Get, Set, Go!
If you are just experimenting using the Spark Shell, add this assembly jar to the shell and executor jars.
$ bin/spark-shell --jars calliope-sql-assembly-1.1.0-CTP-U2.jar
To use CalliopeSQL in your project you need to add the calliope-sql package to the project dependencies.
Maven:
<dependency>
<groupId>com.tuplejump</groupId>
<artifactId>calliope-sql_2.10</artifactId>
<version>1.1.0-CTP-U2</version>
</dependency>
SBT:
libraryDependencies += "com.tuplejump" %% "calliope-sql" % "1.1.0-CTP-U2"
Create the Calliope SQL Context
Currently, due to certain limitations in SparkSQL implementation we cannot provide the Cassandra support directly on SQLContext, so we provide a custom SQLContext (CassandraAwareSQLContext) extending SparkSQL's SQLContext. Creating a CassandraAwareSQLContext is, no surprise, same as creating a SQLContext.
val sc: SparkContext // An existing SparkContext.
val sqlContext = new org.apache.spark.sql.CassandraAwareSQLContext(sc)
import sqlContext.createSchemaRDD
Now you have a SQLContext that you can use same as documented in the Spark SQL Programming Guide
Querying Cassandra
With Calliope's SQLContext you can directly access Cassandra tables in your SQL queries.
//Assuming you have a table called 'employees' in a Cassandra keyspace 'org'
sqlContext.sql("SELECT * FROM org.employees")
And you can run any SQL query on this that Spark SQL can handle. The good part is as Calliope understands what queries C* can and cannot handle it will rwrite the queries and combine SparkSQL computation along to give the best shot at getting fast results. It will automatically handle the utilization of Clustering Keys and Indexes in the queries, thus reducing the amount of data needed to be transferred from C* to Spark.
Configuring CalliopeSQL
By default Calliope assumes that the driver application is running on the same node as C* and tries to connect to 127.0.0.1 as the root node. If the driver application doesn't run on the same system as the C* then you need to configure the location using Spark properties. Calliope also provides some additional properties that can be configured as per your requirements.
- spark.cassandra.connection.host - Configures the initial contact point in the Cassandra cluster. Must be reachable from the driver application node. [Default: 127.0.0.1]
- spark.cassandra.connection.native.port - The native protocol port that the contact node is listening to. [Default: 9042]
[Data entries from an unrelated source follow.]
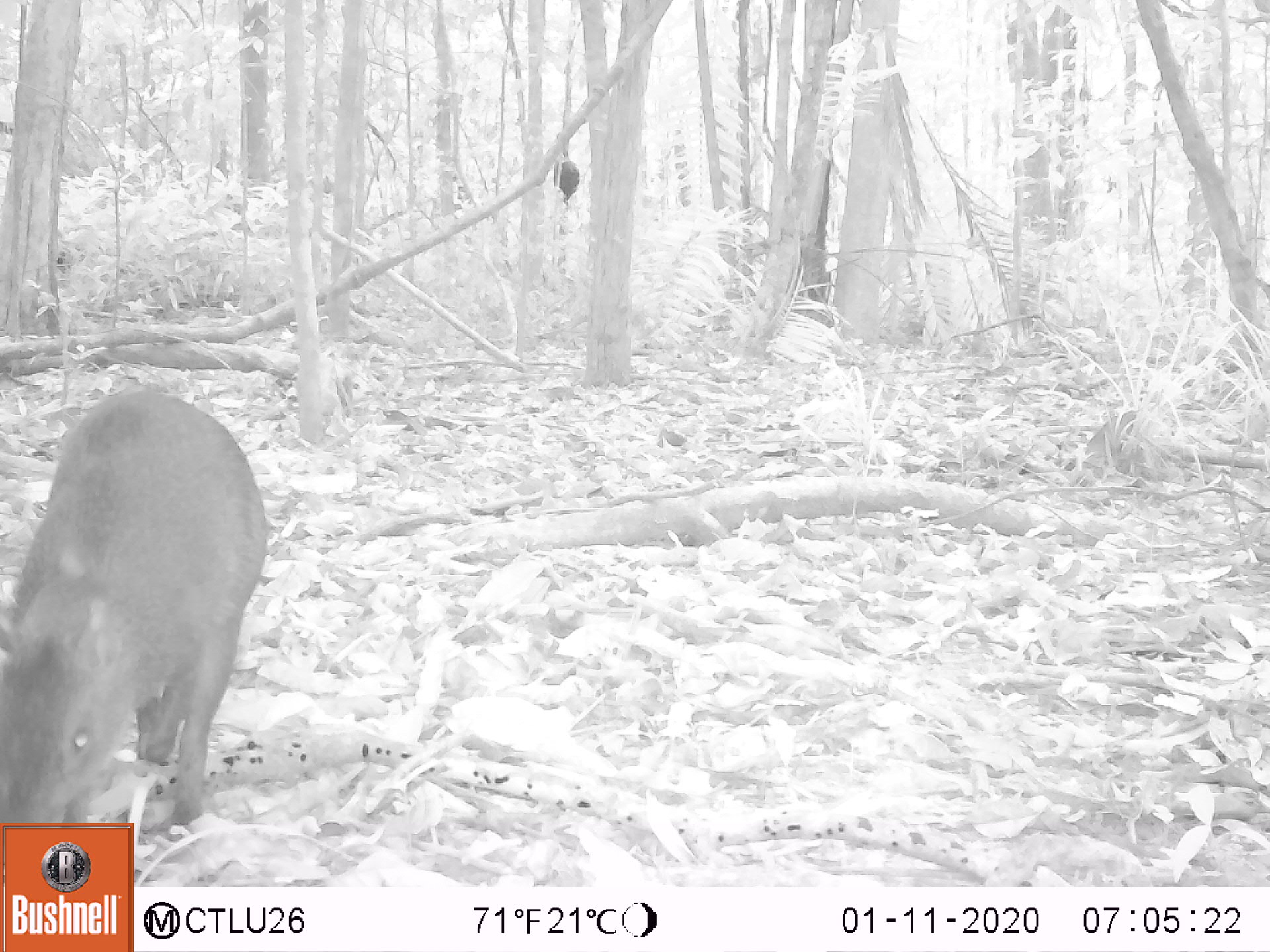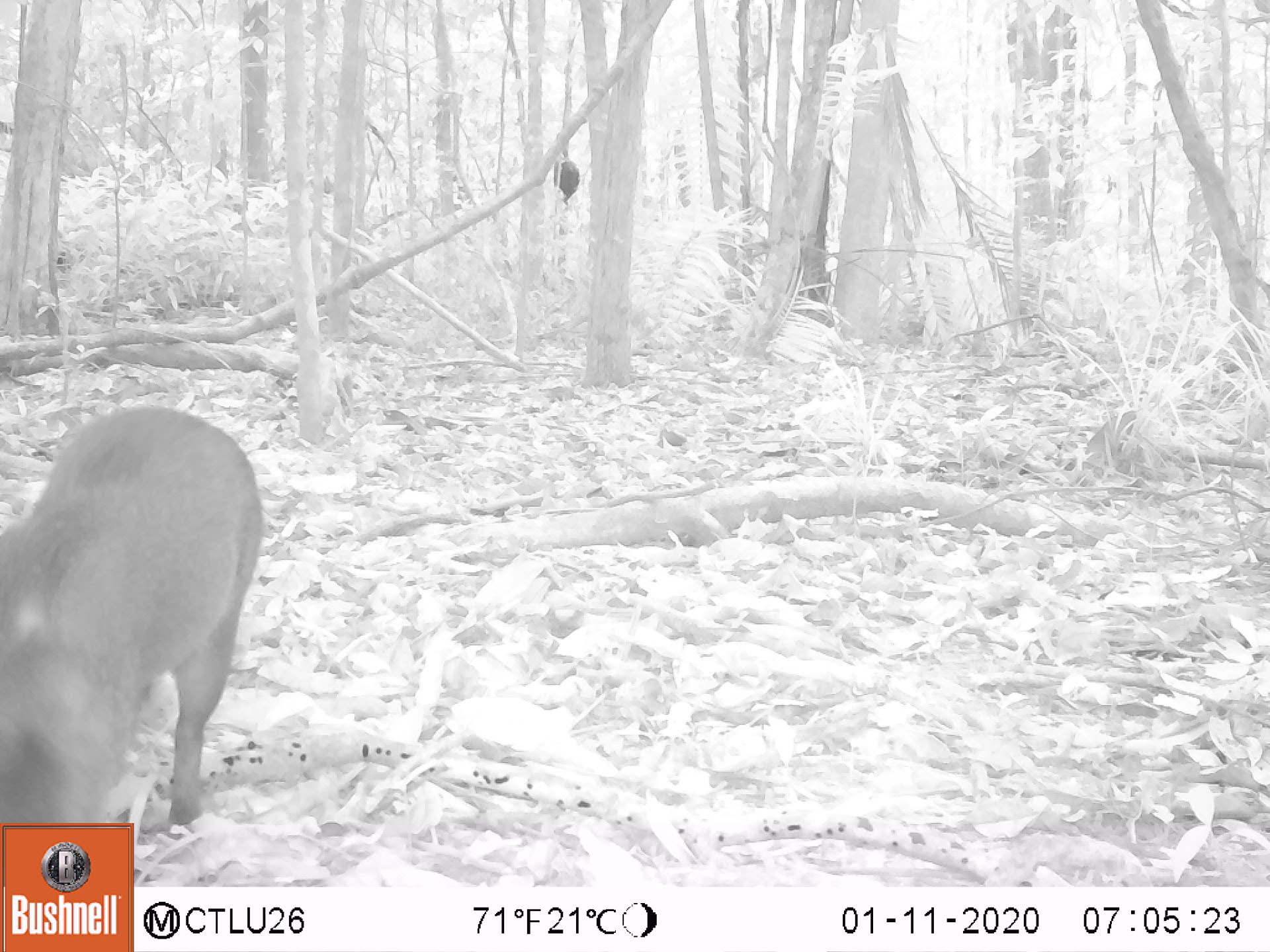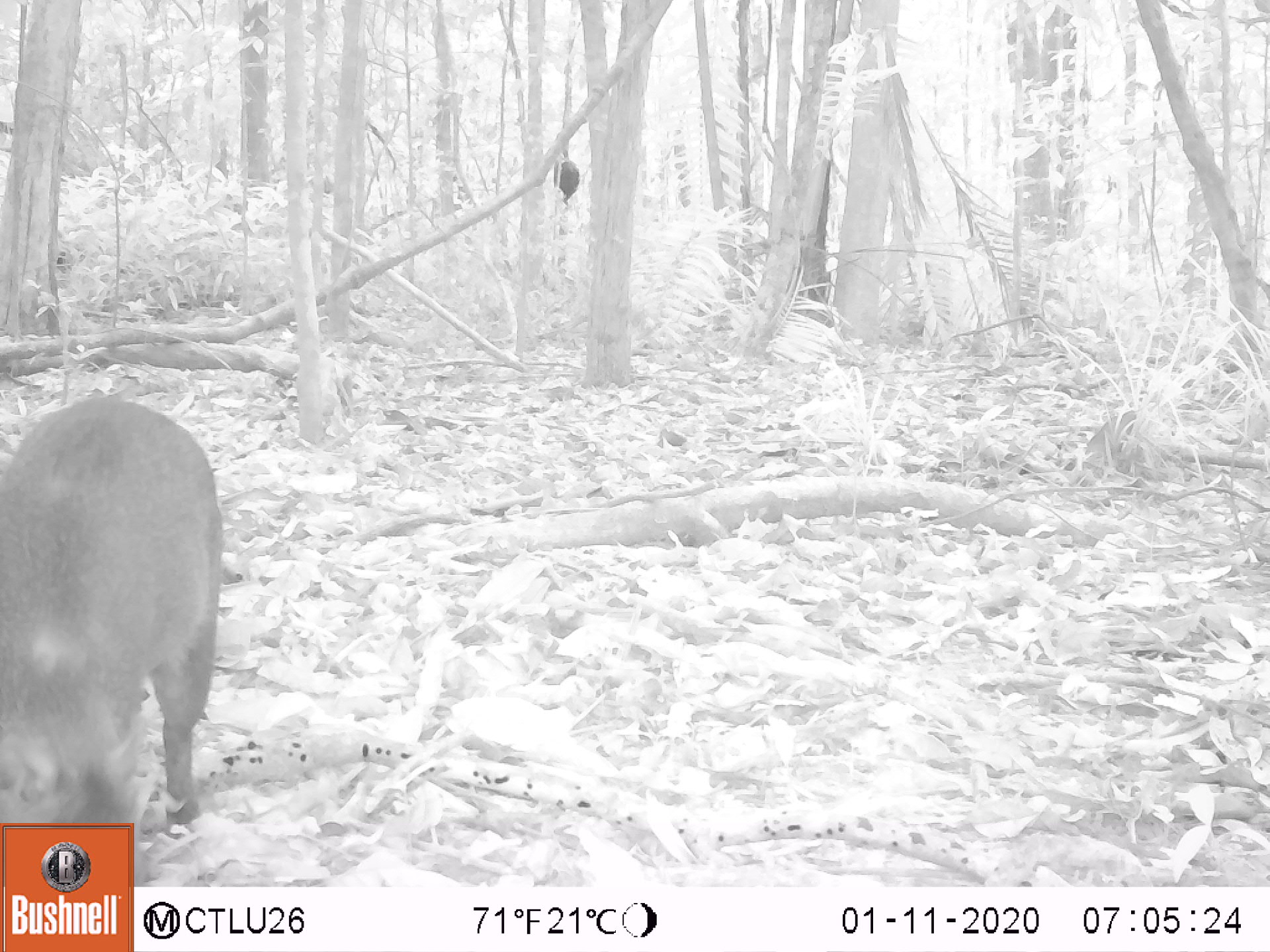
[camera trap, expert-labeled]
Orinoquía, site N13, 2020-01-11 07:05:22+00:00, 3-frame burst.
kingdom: Animalia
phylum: Chordata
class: Mammalia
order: Rodentia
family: Dasyproctidae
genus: Dasyprocta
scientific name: Dasyprocta fuliginosa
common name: black agouti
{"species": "black agouti (Dasyprocta fuliginosa)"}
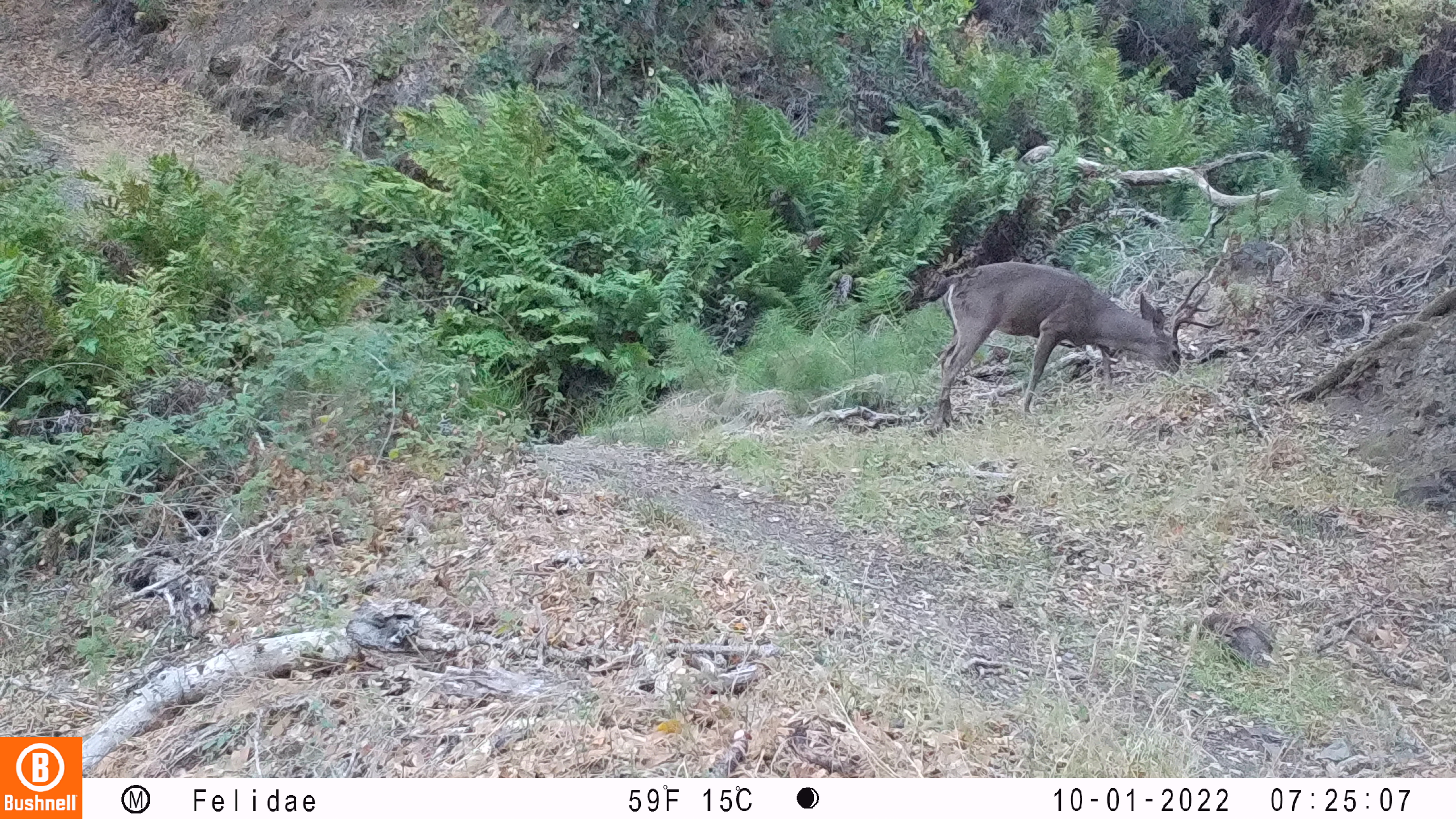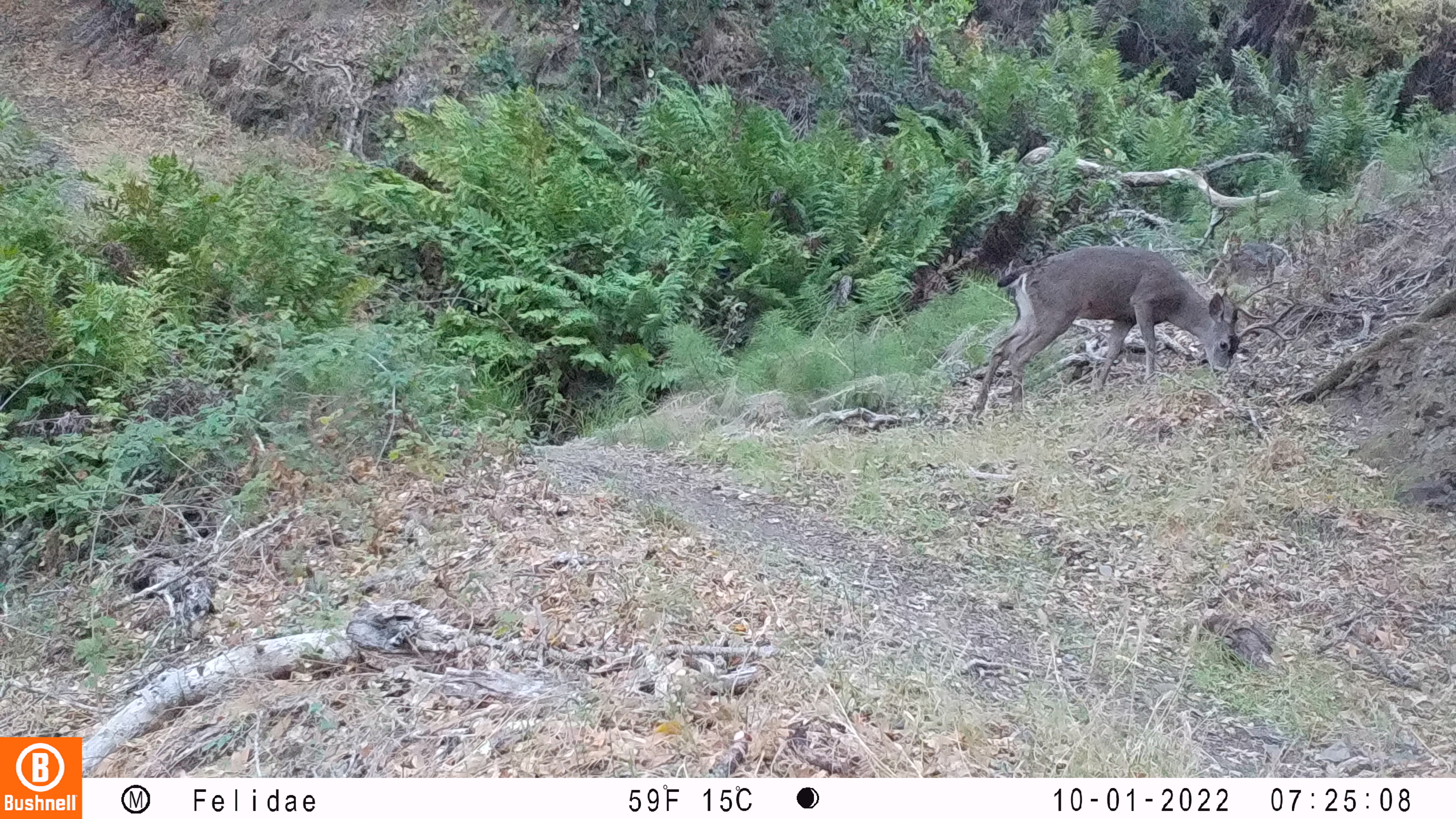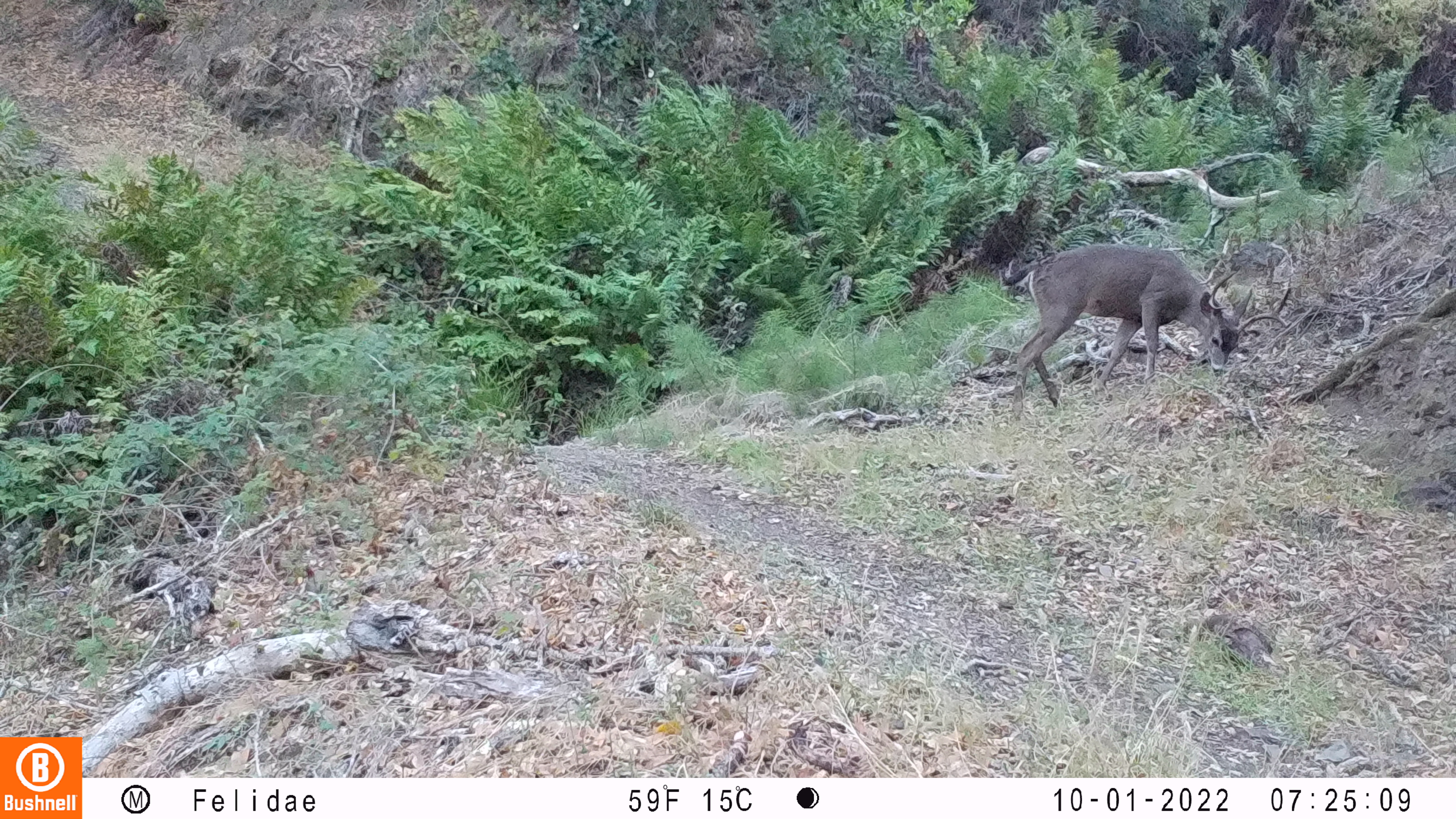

- spark.cassandra.connection.rpc.port - The thrift protocol port that the contact node is listening to. [Default: 9160]
- spark.cassandra.auth.username - Username for authenticating to the C*
- spark.cassandra.auth.password - Password for authenticating to the C*
Programatically loading Cassandra Tables
Sometimes you may need to connect to different Cassandra clusters or need access to the underlying SchemaRDD. For this purpose, Calliope's SQL Context provides the cassandraTable method with some alternate signatures, including one where you can provide host, port, keyspace, table, username and password.
sqlContext.cassandraTable("cas.host", "cas.native.port", "keyspace", "table", "username", "password")